Local legislators to say The two companies have not done much in the way of compliance, especially since remuneration in August, and it is unknown at this time what he will do after leaving the post. Some of the top game developers in the country go with P2E games right now, although they often live technically banned from distributing land in South Korea already.

As one of GMC he explained at CoinTelegraph, this is because some of the money donated by popular P2E titles over 10,000 South Korea wins (about $ 8.40) per pop, which means they technically qualify as “rewards” according to current South Korean law. Based on this, the official continued, it was “reasonable” to ban P2E games from being of the required age to be registered in the software store – probably because doing so gives young people the opportunity to earn unnecessary money. fixed amount.
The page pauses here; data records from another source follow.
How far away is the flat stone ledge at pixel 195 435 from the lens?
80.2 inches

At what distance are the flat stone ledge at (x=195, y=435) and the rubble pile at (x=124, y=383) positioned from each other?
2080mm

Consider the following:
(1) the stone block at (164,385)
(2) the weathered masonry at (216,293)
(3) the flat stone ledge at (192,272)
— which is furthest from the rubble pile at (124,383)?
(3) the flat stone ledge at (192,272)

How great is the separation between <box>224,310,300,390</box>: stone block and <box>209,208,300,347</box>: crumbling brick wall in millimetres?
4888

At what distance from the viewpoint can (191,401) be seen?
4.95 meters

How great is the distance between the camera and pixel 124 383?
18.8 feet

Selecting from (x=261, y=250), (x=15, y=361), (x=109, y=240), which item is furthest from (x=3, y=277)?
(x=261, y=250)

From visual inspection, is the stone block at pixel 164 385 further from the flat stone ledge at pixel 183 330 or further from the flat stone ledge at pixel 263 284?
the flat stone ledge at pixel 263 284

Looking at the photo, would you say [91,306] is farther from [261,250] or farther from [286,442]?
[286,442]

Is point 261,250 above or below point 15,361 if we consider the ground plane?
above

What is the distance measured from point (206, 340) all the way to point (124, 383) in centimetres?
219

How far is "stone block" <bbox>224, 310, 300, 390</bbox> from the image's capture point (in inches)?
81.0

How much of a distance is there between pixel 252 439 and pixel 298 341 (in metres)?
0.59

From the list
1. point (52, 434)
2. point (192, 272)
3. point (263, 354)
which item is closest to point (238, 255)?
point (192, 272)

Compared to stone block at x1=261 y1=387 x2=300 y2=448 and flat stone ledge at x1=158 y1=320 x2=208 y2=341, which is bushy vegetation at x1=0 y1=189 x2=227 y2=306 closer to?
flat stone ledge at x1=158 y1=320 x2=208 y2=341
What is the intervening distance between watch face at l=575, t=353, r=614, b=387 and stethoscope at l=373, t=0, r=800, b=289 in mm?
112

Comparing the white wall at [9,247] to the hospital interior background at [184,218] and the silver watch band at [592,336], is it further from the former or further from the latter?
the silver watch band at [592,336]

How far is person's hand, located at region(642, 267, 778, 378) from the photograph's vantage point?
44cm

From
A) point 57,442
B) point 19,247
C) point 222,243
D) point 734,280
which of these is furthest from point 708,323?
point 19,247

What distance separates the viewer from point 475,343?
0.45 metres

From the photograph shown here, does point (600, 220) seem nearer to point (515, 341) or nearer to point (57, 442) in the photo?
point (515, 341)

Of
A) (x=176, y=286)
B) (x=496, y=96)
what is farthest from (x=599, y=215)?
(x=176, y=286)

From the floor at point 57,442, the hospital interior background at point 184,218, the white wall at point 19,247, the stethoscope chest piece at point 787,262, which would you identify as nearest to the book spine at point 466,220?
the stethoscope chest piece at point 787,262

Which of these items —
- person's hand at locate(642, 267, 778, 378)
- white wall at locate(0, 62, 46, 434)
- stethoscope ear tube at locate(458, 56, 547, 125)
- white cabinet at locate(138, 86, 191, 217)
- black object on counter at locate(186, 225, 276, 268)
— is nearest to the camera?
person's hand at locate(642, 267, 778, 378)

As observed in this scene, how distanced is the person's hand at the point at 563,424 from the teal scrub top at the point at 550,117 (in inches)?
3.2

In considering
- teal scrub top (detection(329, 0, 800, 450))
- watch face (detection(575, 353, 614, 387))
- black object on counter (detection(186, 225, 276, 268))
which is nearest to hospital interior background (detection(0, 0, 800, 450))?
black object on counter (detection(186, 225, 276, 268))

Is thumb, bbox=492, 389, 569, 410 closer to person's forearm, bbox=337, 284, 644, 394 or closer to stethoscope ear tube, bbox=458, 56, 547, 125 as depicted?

Existing local laws did not stop P2E users from sharing their games, which leads us to a recent GMC request for App Store users only.

Naver says the Committee sent letters this week asking Apple and Google to stop developers from registering in stores without age, possibly from GMC. or through a household manager. But if the game can’t get the grading initially because of the huge amount of money it promises players, then that’s fine.

South Korean officials painted the game players in the corner where the only option that can be mentioned is to pay less for users, which seems to be a move that bites players in the buttocks more than anyone else. But considering how this country has so many others strict rules when it comes to how citizens are allowed to access bitcoin, it’s no surprise to see games — and players — coming under fire, too.